##### GIVEN TEXT

Randlett v. Randlett
Court | Supreme Judicial Court of Maine (US) |
Citation | 401 A.2d 1008 |
Parties | Margaret H. RANDLETT v. Yeaton D. RANDLETT. |
Decision Date | 31 May 1979 |
Page 1008
v.
Yeaton D. RANDLETT.
Page 1009
Grossman, Faber & Miller by Barry M. Faber, (orally), Rockland, for plaintiff.
Eaton, Glass & Marsano by Francis C. Marsano, (orally), Belfast, for defendant.
Before WERNICK, ARCHIBALD, DELAHANTY and GODFREY, JJ.
DELAHANTY, Justice.
This appeal raises the question of the propriety of a declaratory judgment, to be entered during the lives of the spouses, which would decide whether a separation agreement negotiated by the parties and incorporated into their divorce decree will obligate the defendant-husband's estate to continue making alimony payments to the plaintiff-wife in the event that she survives him. Since we conclude, contrary to the rulings of the courts below, that a justiciable controversy exists, we sustain the appeal and remand the case for further consideration on the merits.
By a decree entered April 2, 1976, the District Court granted the plaintiff a divorce from the defendant on the ground of cruel and abusive treatment. The separation agreement which the parties had negotiated was made a part of the decree by reference. Paragraph 2D of the agreement obligated the defendant to pay $150.00 per week "so long as (the plaintiff) remains unmarried and alive."
On January 14, 1977, the defendant moved pursuant to M.R.Civ.P. 80(j) to modify the divorce judgment to provide that his obligation to pay alimony would cease upon his death. After a hearing, the District Court, on April 1, 1977, denied the motion on the ground that "no change of circumstances (had) occurred since (the) date of (the divorce) judgment." One week later, the defendant moved pursuant to M.R.Civ.P. 59(e) to alter or amend the April 1 order. Coupled with this motion and filed on the same day was a complaint seeking a declaratory judgment made in accordance with District Court Civil Rule 57 and the Uniform Declaratory Judgments Act, codified at 14 M.R.S.A. §§ 5951-5963. As was true of the January 14 motion, the complaint stated that the defendant interpreted the agreement to mean that his obligation to pay alimony would cease at the time of his death. The complaint went on to state that the plaintiff had orally declared to the defendant that she interpreted the agreement differently: In her view, the obligation would survive the decease of the defendant.

##########

_EXERCISES TO COMPLETE_:
[1] For each statement about the court opinion, answer yes or no and quote the words from it that decide the answer: (a) the divorce was granted on the ground of cruel and abusive treatment; (b) the District Court granted the defendant's January 14 motion to modify the divorce judgment; (c) Paragraph 2D of the agreement required payments of $150.00 per week.
[2] Summarize the court opinion in two sentences.

##### DATASET EXCERPT

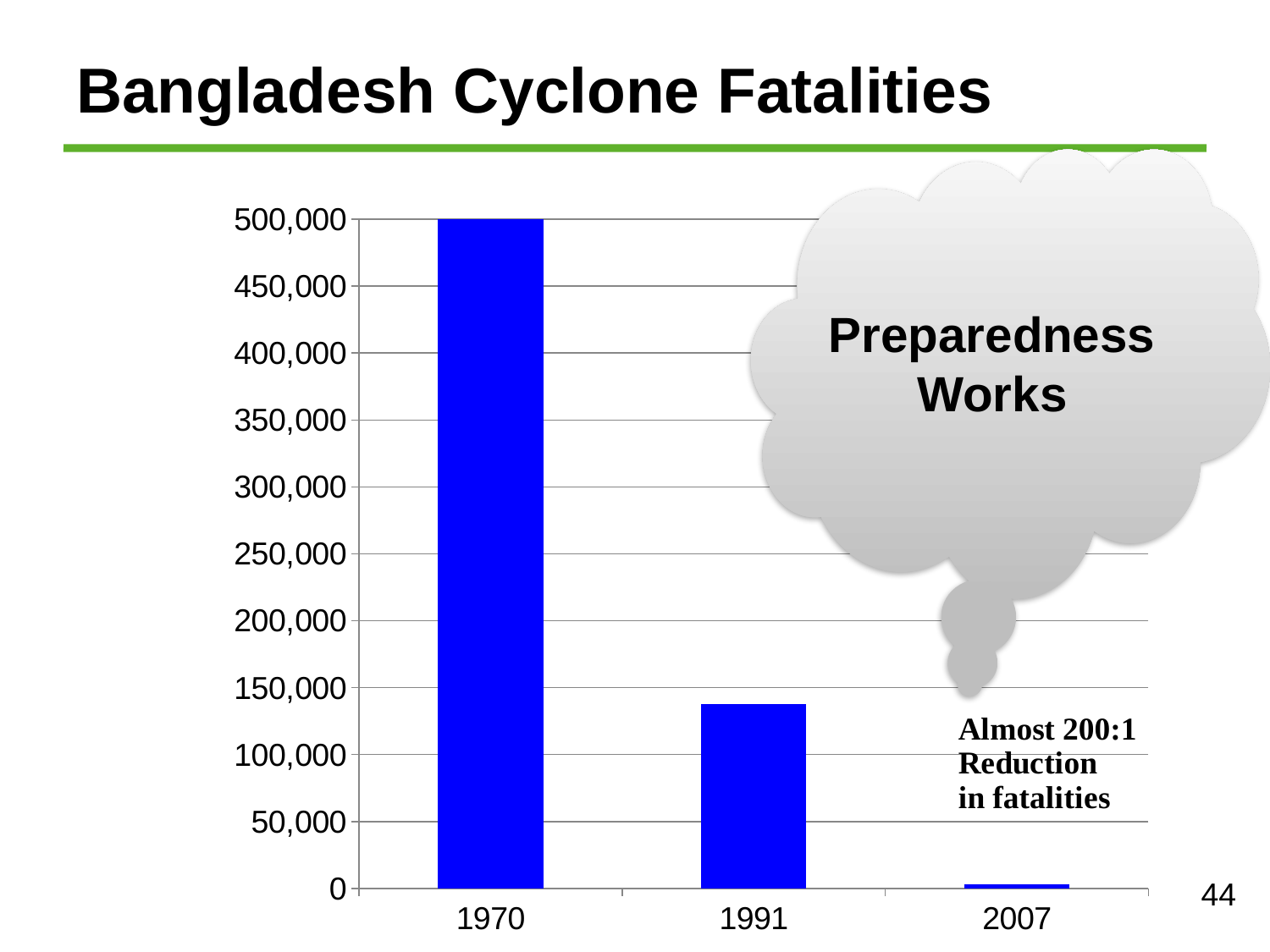
What is the value of the bar for 1970? 500,000 What colour are the bars in the chart? Blue Which year has more fatalities, 1970 or 1991? 1970 How many years are shown on the x axis of the chart? 3 Which year has the highest number of cyclone fatalities? 1970 Which year has the lowest number of cyclone fatalities? 2007 What is the title of the chart on the slide? Bangladesh Cyclone Fatalities Do the fatalities rise or fall from 1970 to 2007? Fall What type of chart is shown on the slide? Bar chart Is the value for 1991 greater or less than 100,000? greater Is the value for 2007 greater or less than 50,000? less Is the value for 1991 greater or less than 150,000? less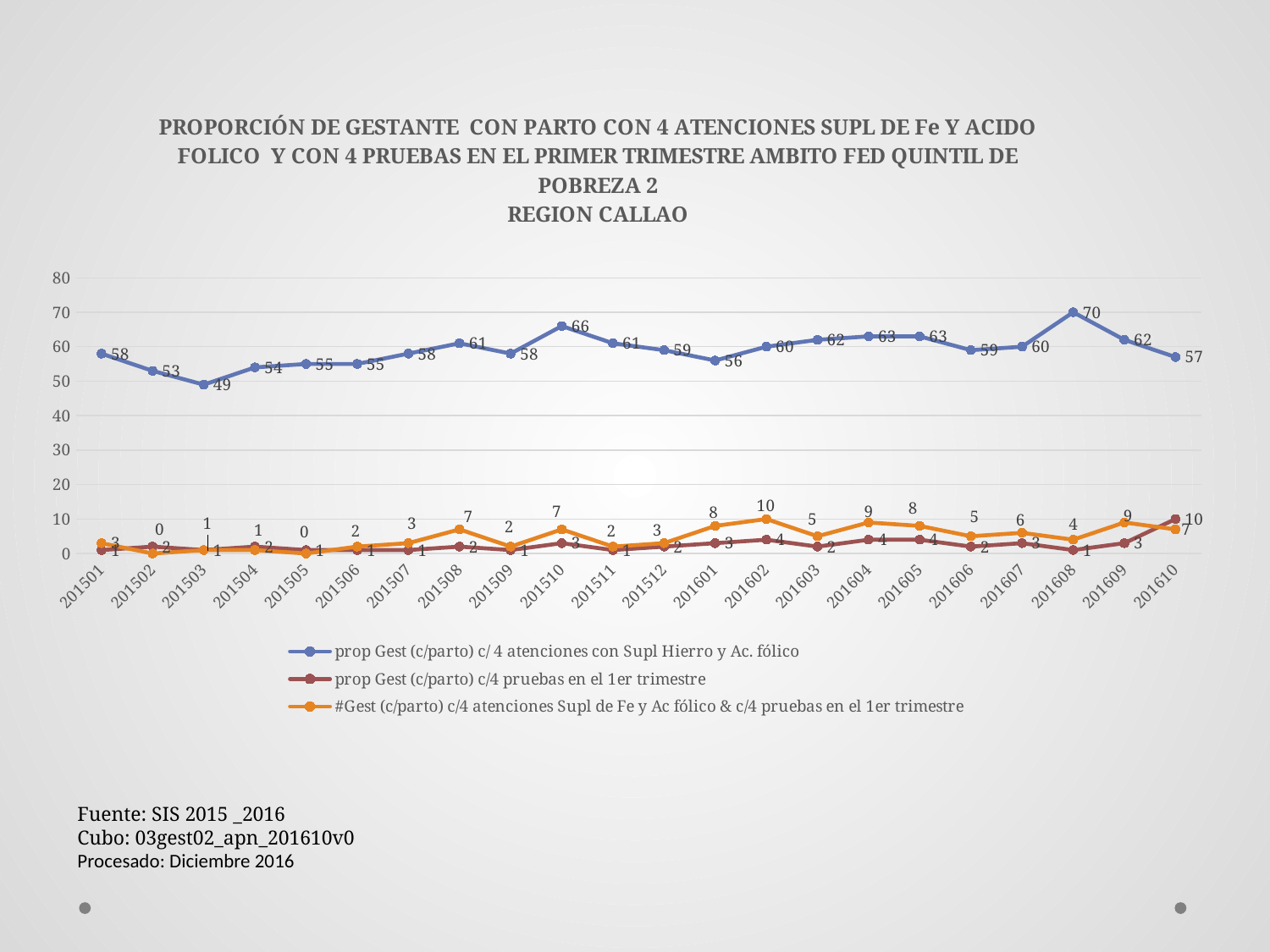
Which region is named in the chart title? REGION CALLAO How many time points are plotted along the x axis? 22 Is the value of the 'prop Gest (c/parto) c/ 4 atenciones con Supl Hierro y Ac. fólico' series at 201608 greater or less than 60? greater For the 'prop Gest (c/parto) c/ 4 atenciones con Supl Hierro y Ac. fólico' series, which is larger: the value at 201501 or the value at 201502? 201501 In which period does the 'prop Gest (c/parto) c/ 4 atenciones con Supl Hierro y Ac. fólico' series reach its highest value? 201608 What type of chart is shown on the slide? line chart What is the difference between the 'prop Gest (c/parto) c/ 4 atenciones con Supl Hierro y Ac. fólico' values at 201608 and 201610? 13 What is the value of the 'prop Gest (c/parto) c/ 4 atenciones con Supl Hierro y Ac. fólico' series at 201503? 49 In which period does the 'prop Gest (c/parto) c/ 4 atenciones con Supl Hierro y Ac. fólico' series reach its lowest value? 201503 What is the value of the 'prop Gest (c/parto) c/ 4 atenciones con Supl Hierro y Ac. fólico' series at 201510? 66 How many series does the legend list? 3 What is the value of the '#Gest (c/parto) c/4 atenciones Supl de Fe y Ac fólico & c/4 pruebas en el 1er trimestre' series at 201602? 10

##########

_TASK ANSWERS_:
[1]
(a) Yes: "granted the plaintiff a divorce from the defendant on the ground of cruel and abusive treatment."
(b) No: "the District Court, on April 1, 1977, denied the motion."
(c) Yes: "obligated the defendant to pay $150.00 per week."

[2] The Supreme Judicial Court of Maine concluded that a justiciable controversy exists over whether a separation agreement incorporated into the parties' divorce decree obligates the husband's estate to keep paying alimony if the wife survives him, so it sustained the appeal and remanded the case. The husband had first moved to modify the judgment so that alimony would cease at his death, which the District Court denied for lack of any change of circumstances, and then filed a motion to amend that order together with a complaint for a declaratory judgment, while the wife had told him she read the obligation as surviving his death.